(Stored dataset items)
#####

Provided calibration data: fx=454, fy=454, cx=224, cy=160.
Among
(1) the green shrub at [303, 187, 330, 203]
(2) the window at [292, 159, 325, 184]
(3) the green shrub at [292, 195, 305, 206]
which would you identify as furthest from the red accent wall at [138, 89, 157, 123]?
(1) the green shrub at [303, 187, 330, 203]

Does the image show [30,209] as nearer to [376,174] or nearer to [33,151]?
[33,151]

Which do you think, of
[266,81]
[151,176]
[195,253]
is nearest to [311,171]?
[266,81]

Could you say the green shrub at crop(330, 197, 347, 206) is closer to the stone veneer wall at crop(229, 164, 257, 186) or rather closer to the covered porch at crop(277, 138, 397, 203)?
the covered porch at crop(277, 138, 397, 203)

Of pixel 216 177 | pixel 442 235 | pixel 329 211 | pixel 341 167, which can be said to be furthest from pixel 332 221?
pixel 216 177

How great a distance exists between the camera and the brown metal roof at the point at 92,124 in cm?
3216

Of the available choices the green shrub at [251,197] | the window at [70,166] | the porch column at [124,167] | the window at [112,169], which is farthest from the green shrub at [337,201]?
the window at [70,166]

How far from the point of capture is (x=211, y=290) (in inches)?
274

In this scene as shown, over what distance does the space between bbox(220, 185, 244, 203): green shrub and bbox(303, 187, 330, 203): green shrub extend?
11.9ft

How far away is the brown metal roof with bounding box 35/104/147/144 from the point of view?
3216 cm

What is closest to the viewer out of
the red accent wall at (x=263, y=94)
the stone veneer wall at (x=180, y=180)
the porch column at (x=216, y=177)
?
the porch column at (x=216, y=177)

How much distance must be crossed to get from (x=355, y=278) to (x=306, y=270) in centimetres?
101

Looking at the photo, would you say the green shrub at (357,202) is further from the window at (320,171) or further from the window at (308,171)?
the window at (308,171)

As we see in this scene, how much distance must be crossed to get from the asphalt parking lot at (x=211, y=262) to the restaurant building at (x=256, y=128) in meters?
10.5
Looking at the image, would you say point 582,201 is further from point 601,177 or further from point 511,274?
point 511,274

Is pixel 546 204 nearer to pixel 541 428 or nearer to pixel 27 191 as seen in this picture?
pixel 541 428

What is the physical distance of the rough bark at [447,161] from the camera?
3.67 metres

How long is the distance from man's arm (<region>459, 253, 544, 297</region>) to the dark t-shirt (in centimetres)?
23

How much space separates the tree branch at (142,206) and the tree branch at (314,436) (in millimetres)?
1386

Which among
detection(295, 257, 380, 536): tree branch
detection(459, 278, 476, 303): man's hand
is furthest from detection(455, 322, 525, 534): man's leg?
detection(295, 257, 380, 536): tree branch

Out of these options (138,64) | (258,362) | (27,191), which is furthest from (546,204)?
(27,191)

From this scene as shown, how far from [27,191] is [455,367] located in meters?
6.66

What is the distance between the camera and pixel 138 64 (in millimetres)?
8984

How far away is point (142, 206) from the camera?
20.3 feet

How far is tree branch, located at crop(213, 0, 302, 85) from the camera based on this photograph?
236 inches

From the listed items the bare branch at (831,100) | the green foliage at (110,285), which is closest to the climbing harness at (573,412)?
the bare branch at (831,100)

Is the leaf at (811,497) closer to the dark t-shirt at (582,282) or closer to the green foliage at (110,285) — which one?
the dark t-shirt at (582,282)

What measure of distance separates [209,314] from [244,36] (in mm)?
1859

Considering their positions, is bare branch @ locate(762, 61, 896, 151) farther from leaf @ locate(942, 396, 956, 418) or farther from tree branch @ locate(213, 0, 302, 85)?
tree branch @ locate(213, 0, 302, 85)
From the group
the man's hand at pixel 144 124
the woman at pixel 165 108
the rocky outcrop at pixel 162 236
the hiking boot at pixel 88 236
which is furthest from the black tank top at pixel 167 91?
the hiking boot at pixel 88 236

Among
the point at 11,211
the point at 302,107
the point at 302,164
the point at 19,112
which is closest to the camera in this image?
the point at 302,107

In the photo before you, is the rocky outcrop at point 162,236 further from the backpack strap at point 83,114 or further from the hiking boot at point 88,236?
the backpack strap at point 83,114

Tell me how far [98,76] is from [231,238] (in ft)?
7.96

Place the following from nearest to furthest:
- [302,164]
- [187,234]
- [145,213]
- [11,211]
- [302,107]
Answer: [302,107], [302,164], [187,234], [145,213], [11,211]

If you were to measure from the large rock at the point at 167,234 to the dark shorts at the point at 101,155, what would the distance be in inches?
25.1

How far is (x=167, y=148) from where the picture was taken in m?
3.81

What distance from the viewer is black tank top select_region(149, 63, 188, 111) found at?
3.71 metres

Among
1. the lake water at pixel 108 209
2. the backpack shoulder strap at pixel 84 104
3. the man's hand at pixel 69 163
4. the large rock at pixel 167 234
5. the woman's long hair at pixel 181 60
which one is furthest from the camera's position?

#####

Problem description – Please swap "lake water" for "lake surface" in the records from the line holding "How far is (x=167, y=148)" through the end of the records, inclusive. Give those lines again with nothing else altered.

Solution –
How far is (x=167, y=148) from where the picture was taken in m?
3.81

What distance from the viewer is black tank top select_region(149, 63, 188, 111) found at?
3.71 metres

Among
1. the lake surface at pixel 108 209
2. the backpack shoulder strap at pixel 84 104
3. the man's hand at pixel 69 163
4. the large rock at pixel 167 234
5. the woman's long hair at pixel 181 60
which one is furthest from the camera's position?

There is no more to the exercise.